La parola ‘nemesi’ è la chiave
per interpretare Magnolia (1999), il
bellissimo film di Paul Thomas Anderson.
Secondo la mitologia greca,
Nemesi distribuiva il fato in modo tale da riparare i danni fatti o le fortune
immeritate; si tratta, insomma di una forza equilibratrice, in qualche modo
livellante e riparativa.
Il film è corale e costituito da
nove storie che in qualche modo si intrecciano: in ogni episodio, ognuno dei
personaggi incontra la sua ‘ombra’, la parte negata di sé, la sua paura, il suo
tabù, la sua ossessione negata, il suo amore represso, la misericordia
rifiutata, il rigore ignorato.
Il destino, più ancora che il
lettino dello psicoanalista, mette i protagonisti al muro, costringendoli ad
affrontare ciò che, con caparbietà, superficialità ed ipocrisia, hanno sempre cercato
di sfuggire.
Linda ( una sempre bellissima ed
intensa Julianne Moore), è la moglie di un anziano malato terminale (Jason
Robards) che ha sposato solo per i suoi soldi ma che, ora, ama: vuole
rinunciare all’eredità per i sensi di colpa che ora prova; “Quiz Kid"
Donnie Smith (William H. Macy, che ricordiamo come interprete di Fargo) è un ex bambino prodigio caduto
in disgrazia che mette un atto una rapina per mettersi l’apparecchio
ortodontico al fine di conquistare il giovane barista di un pub per gay.
Il regista è talmente abile da
riuscire anche a far recitare bene perfino Tom Cruise, nel ruolo di un ‘santone della misoginia’ e del
sesso come effimero potere e fonte di rivalsa sulle odiate donne.
Magnolia ricorda, per certi aspetti, il Robert Altman di America Oggi (Short Cuts, 1993), capolavoro del compianto regista americano; uno
degli elementi di somiglianza è l’intervento finale della forza incontrollabile
della natura (in Altman il terremoto, in Magnolia
la pioggia di rane) che, in qualche modo, fa pensare alla giustizia divina.

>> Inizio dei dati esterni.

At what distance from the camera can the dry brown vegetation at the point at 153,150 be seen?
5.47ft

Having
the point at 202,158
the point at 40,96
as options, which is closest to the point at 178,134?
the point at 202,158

Ma se
in un caso prevaleva il pessimismo, in questo film la sensazione finale è
liberatoria, come quando si è saldato un debito, riconosciuto un proprio
errore, ritrovata la fiducia nella possibilità di un nuovo inizio.
Non è probabilmente una
coincidenza che la pioggia di rane
sembri ispirata da una delle Piaghe d’Egitto (la seconda) descritta nell’Esodo
della Bibbia (http://www.laparola.net/wiki.php?riferimento=Es7%2C26-8%2C11&formato_rif=vp
), in cui Dio dice a Mosè di recarsi dal faraone per intimargli di lasciare
andare il suo popolo (gli Ebrei) affinché possano servirlo e, in caso di
rifiuto, minaccia un’invasione di rane.
Aldilà dell’interpretazione
religiosa, il messaggio sembra spronare
alla liberazione dalla schiavitù del desiderio del potere materiale e dai propri
schemi mentali ed incoraggiare verso l’apertura dell’anima. E se tutti i dolori
e le paure dei personaggi sono connessi tra loro, realizzare un cambiamento
personale forse significa anche irradiare pace su chi ci circonda, piuttosto
che odio, rabbia e frustrazione. Magari funzionasse sempre così.
Per chi l’avesse perso o volesse
rivederlo, in onda stasera, domenica 13 luglio, su Iris alle 21.